Friday, April 22, 2011

Go the natural way


When Ms. S. Balachitra met a diabetic couple pondering over a list of powdered millets, each packed separately, she began a culinary crusade. Her shop, Diya's Health Food, promotes a simple, traditional alternative to foods loaded with pesticides and junk calories. Her forte is millet-based readymade food mixtures. Also cashing in on people's newfound health consciousness is Gaja Dayalan's The Organic Store.

“Health-conscious people chant a new mantra — organic and natural — that had faded into oblivion with the emergence of herbicides and pesticides,” says Ms. Balachitra. She stocks about 11 products made of millets and cereals like varaharisi, solam, kambu, ragi, thinai, kuthiravalli and maize. She customises the products to suit the modern-day kitchen, processing them into puttu flour, adai dosa flour, venthayakali, sprouted health drink and murukku flour. She also packs parruppu podi with manathakkali keerai (green) and vilva roti flour, which are good for stomach-related problems. Now she is working on packaging drumstick leaves in powder form.

“People are familiar with foreign food stuff like pizzas and burgers but they are not aware of millets,” she feels. Millets have more fiber and minerals that help in controlling diabetes and obesity – major health problems of the century. But how organic is millet? “It is organic,” says Ms. Balachitra.

“Millets do not require artificial agents as they have the capacity to counter pests naturally.” They grow in dry lands and need less water, and animals never graze on them because they have too many layers of husk. She adds that millets are nutritious, tasty and healthy and can be used to prepare any food commonly made with rice.
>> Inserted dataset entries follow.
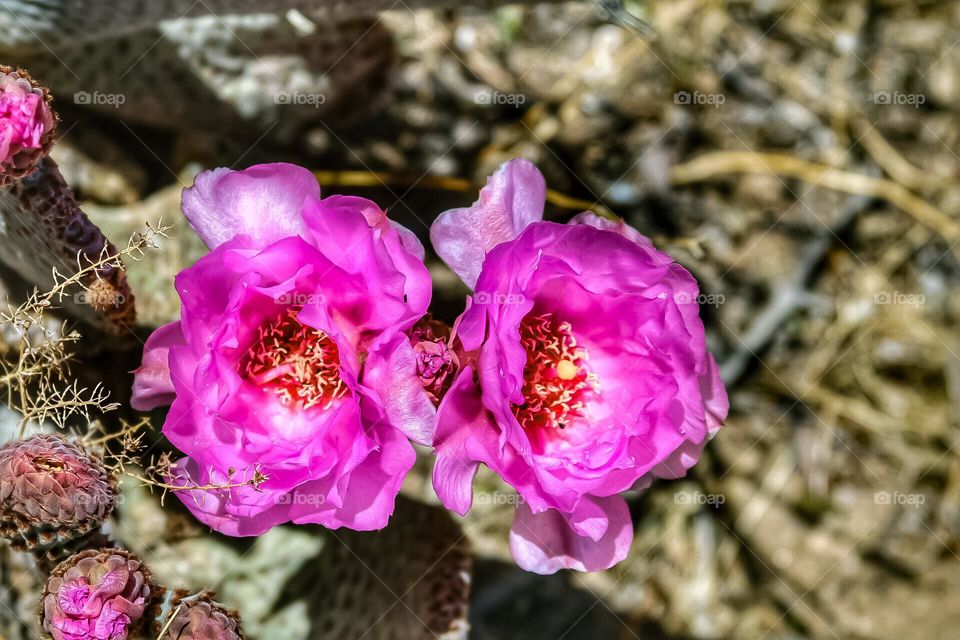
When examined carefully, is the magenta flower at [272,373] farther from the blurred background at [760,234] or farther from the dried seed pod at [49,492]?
the blurred background at [760,234]

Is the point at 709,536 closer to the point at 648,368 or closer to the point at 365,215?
the point at 648,368

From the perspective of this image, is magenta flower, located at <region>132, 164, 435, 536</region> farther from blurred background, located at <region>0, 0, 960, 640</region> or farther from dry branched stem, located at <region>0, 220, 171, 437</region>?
blurred background, located at <region>0, 0, 960, 640</region>

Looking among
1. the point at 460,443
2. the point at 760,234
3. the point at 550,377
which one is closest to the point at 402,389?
the point at 460,443

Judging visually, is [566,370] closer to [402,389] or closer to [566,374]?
[566,374]

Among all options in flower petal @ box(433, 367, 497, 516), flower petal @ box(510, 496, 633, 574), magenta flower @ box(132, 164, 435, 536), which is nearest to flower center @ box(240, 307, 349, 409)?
magenta flower @ box(132, 164, 435, 536)

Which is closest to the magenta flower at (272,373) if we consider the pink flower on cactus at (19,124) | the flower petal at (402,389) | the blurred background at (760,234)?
the flower petal at (402,389)
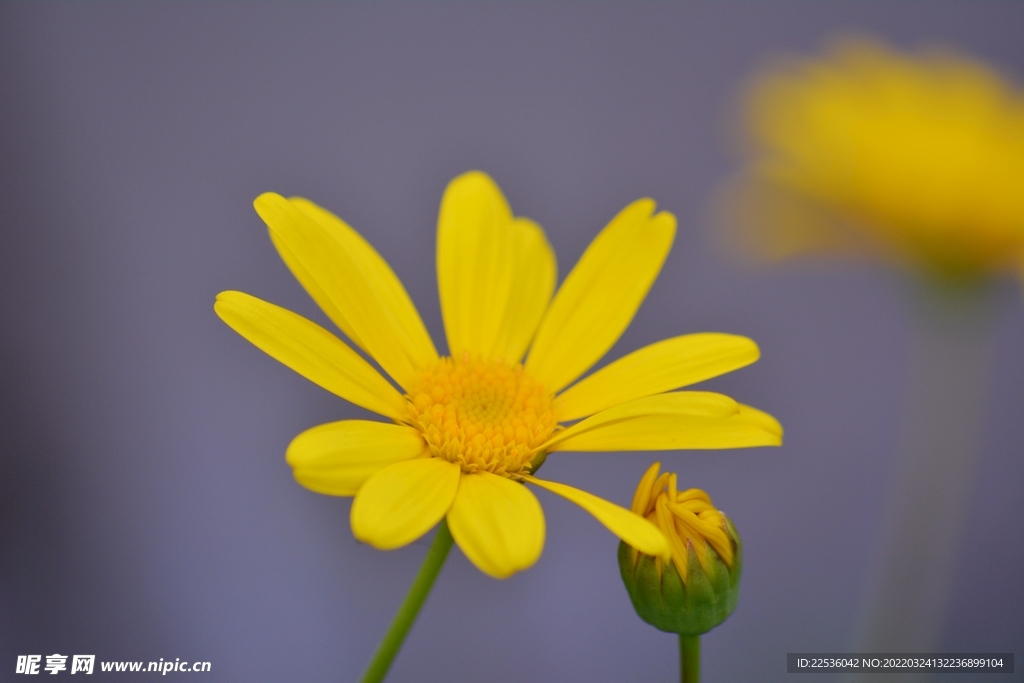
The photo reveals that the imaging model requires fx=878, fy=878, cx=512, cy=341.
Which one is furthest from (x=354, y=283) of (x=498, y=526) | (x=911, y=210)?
(x=911, y=210)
“I have been consciously trying to break the idea that organic food is more expensive by selling at the lowest margin possible,” she says. When she first saw that couple searching for individual ingredients, she put her mind to making healthy eating easier. “There I decided that I should make value-added products in millets that could enable working women to make flavorful dishes,” she says. This postgraduate in management joined the training courses conducted by Tamil Nadu Agricultural University, Madurai. After months of trial and error, she now supplies her products to a few city-based shops. She creates her own customer base through word of mouth, mostly from satisfied beneficiaries.

Gaja Dayalan of Grow by Green's The Organic Store feels that people are ready to pay more for healthy products, but the supply chain is very small. Ms. Dayalan sold vegetables and fruits grown in her Kodaikanal farm at a stall near Pandikovil, and people flocked to it. At the shop, she sells unusual foods like horsegram appalam, sprouted rava and mango pickle with no oil.

“Everything is produced naturally and even drying and powdering processes are done manually under the sun,” says Ms. Dayalan. The flours such as ragi, wheat, unpolished rice, sprouted rava, sprouted dalia, and unpolished masuri fly off the shelves. The shop also stocks spices, pickles, teas, jaggery, dry fruits and nuts, and cholesterol-free virgin coconut oil extracted from tender coconut. There are eco-based gift articles, including baskets made of palm and korai leaves. Within a year, The Organic Store has attracted about 100 regular customers, of which 80 are doctors.

“In fact, we are not able to display products as people order for their groceries in advance,” says Ms. Dayalan. “After getting the consignment we straightaway deliver to their homes.”

She is now creating a chain of producers and also thinking of selling seasonal vegetables and fruits grown on her farm.

The consequences of our agricultural excesses have come home to roost. People who connect the dots between pesticides and the protests of their own bodies are ready to shift to natural and organic foods. And Balachitra and Gaja Dayalan are ready to give them what they are looking for.